Your mattress is one of the most important variables in the quality of your sleep. If your mattress isn’t in good condition, or if it isn’t high-quality, it could result in an inconsistent night of sleep—which will ultimately wreak havoc on your physical and mental health.

You can greatly improve this variable by investing in a good mattress; but as that mattress ages, it’s going to decline in support and performance. If you want to get the best night of sleep possible, you’ll need to take good care of that mattress, prolonging its lifespan, and you’ll need to know when it’s time to replace it.

Investing in a Good Mattress

High-quality mattresses almost always have longer lifespans than lower-quality ones. This is one of the most important investments you can make for your health and wellness, so make sure you’re buying the best mattress you can afford.

Box spring mattresses are a traditional choice, but the mechanical nature of springs makes them capable of wearing out faster. A memory foam mattress or hybrid mattress will likely last longer. Be sure to pay attention to the quality of the brand you’re buying, and the average reviews of other users; good companies and products usually have a great reputation.

While you’re at it, invest in a high-quality frame for that mattress; this will help prevent the onset of lumps or divots that can interfere with your sleeping comfort.

How to Care for a Mattress

Once you’ve acquired a mattress, you can use these steps to make sure it stays in like-new condition for as long as possible:

  • Use a mattress protector. Some mattresses come with a protected cover. If yours doesn’t, you’ll want to invest in a mattress protector. This will shield your mattress from sweat, skin flakes, dust, and microorganisms that would otherwise accumulate. They’ll still accumulate in your mattress over time, but the process will be much slower.
  • Use sheets and change them regularly. It’s wise to invest in good sheets as well, which serve as an additional barrier of protection. Wash those sheets regularly; depending on your habits, once every week or two is ideal.
  • Rotate and flip your mattress every six months. Your mattress suffers wear and tear over time, but you can reduce these effects by rotating and flipping your mattress regularly. These actions ensure that your mattress wears evenly.
  • Vacuum the mattress occasionally. Even with a mattress protector and sheets, your mattress will accumulate dust and debris over time. At peak levels, these elements can aggravate your allergies and interfere with your ability to sleep, but you can prevent this by vacuuming your mattress occasionally.
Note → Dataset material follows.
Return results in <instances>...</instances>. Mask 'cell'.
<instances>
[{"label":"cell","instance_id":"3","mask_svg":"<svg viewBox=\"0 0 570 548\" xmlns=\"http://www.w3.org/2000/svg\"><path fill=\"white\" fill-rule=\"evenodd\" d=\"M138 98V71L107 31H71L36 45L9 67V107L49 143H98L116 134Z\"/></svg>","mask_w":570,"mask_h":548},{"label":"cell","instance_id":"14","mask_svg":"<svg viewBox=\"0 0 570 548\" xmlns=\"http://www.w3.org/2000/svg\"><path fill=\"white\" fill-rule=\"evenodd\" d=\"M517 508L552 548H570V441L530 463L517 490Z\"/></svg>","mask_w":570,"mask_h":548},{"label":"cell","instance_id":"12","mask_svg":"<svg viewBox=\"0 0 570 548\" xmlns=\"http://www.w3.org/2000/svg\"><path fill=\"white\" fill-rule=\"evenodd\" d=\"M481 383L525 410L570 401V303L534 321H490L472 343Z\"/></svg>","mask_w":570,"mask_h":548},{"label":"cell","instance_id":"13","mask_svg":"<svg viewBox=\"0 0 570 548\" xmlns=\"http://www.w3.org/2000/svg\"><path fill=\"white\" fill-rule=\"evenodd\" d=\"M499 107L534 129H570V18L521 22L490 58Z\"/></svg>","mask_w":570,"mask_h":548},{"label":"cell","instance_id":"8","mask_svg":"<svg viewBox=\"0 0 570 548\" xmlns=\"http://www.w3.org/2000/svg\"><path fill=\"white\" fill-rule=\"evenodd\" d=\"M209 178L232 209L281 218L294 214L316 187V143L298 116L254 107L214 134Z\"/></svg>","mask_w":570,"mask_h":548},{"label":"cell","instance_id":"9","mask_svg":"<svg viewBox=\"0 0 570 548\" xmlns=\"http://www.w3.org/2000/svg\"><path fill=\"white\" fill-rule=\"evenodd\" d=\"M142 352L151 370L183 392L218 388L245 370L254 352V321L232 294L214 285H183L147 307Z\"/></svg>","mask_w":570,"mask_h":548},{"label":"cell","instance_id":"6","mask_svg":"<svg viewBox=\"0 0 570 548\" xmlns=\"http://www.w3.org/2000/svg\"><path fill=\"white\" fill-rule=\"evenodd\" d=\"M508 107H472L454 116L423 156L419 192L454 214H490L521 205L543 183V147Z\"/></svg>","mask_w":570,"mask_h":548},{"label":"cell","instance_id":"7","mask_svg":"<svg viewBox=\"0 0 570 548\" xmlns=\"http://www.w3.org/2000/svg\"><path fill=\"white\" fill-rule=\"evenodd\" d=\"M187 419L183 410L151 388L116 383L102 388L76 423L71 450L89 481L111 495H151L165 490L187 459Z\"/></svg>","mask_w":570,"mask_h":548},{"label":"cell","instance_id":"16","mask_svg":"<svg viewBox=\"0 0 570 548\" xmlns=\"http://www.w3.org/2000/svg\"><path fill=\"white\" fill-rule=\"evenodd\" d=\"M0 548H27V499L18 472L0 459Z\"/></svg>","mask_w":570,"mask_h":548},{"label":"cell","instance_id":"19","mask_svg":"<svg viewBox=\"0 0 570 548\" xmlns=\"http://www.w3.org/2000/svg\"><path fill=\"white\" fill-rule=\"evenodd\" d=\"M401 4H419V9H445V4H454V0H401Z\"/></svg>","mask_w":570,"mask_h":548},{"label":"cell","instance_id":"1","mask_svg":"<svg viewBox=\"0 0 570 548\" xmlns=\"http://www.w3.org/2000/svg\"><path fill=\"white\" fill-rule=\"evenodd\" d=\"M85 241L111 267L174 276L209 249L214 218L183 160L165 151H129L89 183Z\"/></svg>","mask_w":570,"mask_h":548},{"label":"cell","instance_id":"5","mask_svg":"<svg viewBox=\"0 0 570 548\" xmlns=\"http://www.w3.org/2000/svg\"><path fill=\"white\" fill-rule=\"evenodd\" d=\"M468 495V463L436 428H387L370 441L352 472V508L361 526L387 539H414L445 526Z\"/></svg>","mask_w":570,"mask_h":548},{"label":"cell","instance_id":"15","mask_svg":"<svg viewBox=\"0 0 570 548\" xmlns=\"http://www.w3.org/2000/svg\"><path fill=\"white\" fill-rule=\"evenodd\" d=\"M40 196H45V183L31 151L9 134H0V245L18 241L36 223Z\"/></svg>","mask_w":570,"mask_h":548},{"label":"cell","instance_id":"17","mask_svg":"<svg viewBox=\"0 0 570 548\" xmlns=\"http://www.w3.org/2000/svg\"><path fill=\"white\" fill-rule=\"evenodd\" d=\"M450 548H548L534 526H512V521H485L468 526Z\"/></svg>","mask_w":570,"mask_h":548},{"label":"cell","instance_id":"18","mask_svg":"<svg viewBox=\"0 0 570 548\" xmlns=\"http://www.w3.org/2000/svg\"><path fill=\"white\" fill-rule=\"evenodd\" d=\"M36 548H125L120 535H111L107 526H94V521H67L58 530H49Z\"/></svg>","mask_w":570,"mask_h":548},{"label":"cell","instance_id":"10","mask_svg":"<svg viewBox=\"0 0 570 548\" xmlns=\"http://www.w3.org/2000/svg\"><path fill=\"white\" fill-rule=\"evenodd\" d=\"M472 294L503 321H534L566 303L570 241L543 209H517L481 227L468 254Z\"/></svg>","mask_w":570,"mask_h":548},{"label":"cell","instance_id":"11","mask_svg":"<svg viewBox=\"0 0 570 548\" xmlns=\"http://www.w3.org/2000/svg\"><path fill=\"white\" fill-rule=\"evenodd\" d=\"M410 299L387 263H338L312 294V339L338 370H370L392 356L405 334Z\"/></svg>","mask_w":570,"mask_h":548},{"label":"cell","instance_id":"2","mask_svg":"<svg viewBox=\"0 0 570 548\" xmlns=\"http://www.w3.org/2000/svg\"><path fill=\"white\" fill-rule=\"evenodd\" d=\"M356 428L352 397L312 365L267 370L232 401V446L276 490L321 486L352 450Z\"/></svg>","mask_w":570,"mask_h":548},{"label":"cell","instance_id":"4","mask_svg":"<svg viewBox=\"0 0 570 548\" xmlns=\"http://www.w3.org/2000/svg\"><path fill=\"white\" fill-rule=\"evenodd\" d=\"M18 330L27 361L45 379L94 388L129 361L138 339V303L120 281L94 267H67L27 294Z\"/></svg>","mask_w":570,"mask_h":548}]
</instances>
When to Replace a Mattress

There are several signs you should consider replacing your mattress:

  • Creaking or noises. If you have a mattress with springs or a similar supportive mechanism, you should pay close attention to any noises it makes. If it’s exceptionally creaky or if it makes other noises, it could be a sign that your mattress needs replaced.
  • Diminished support. This factor is subjective, and somewhat difficult to gauge. Mattresses will, over time, become less supportive. Because this process is gradual, you may not notice it as it evolves. However, at some point, your mattress will feel like it isn’t new anymore. You may wake up during the night or in the morning with head, neck, shoulder, and back soreness, or you may toss and turn during the night. You may also notice sagging, or lumps in your bed.
  • Rips or tears. If your mattress has any rips or tears, even if they’re small, it could be a sign to replace your mattress. Rips can be easily worsened over time; if you accidentally catch the edge of the rip, you can make it more severe. Rips and tears also make good habitats for microorganisms that decrease the hygiene of your sleeping environment.
  • Pure age. Even if you take perfect care of your mattress, there’s a limit to how long it can last. It will accumulate dust, dirt, and debris, and will gradually lose its ability to support your body. If you’ve held a mattress for more than 5 years, pay close attention to its supportive and hygienic qualities. If you’ve held it for more than 7 years, you may consider replacing it even if it seems in decent shape.

If you pay close attention to your mattress and do your best to keep it in good condition, you should be able to get several years of good sleep out of it. From there, it’s on you to replace your mattress when it’s appropriate to do so—and buy the best mattress you can afford.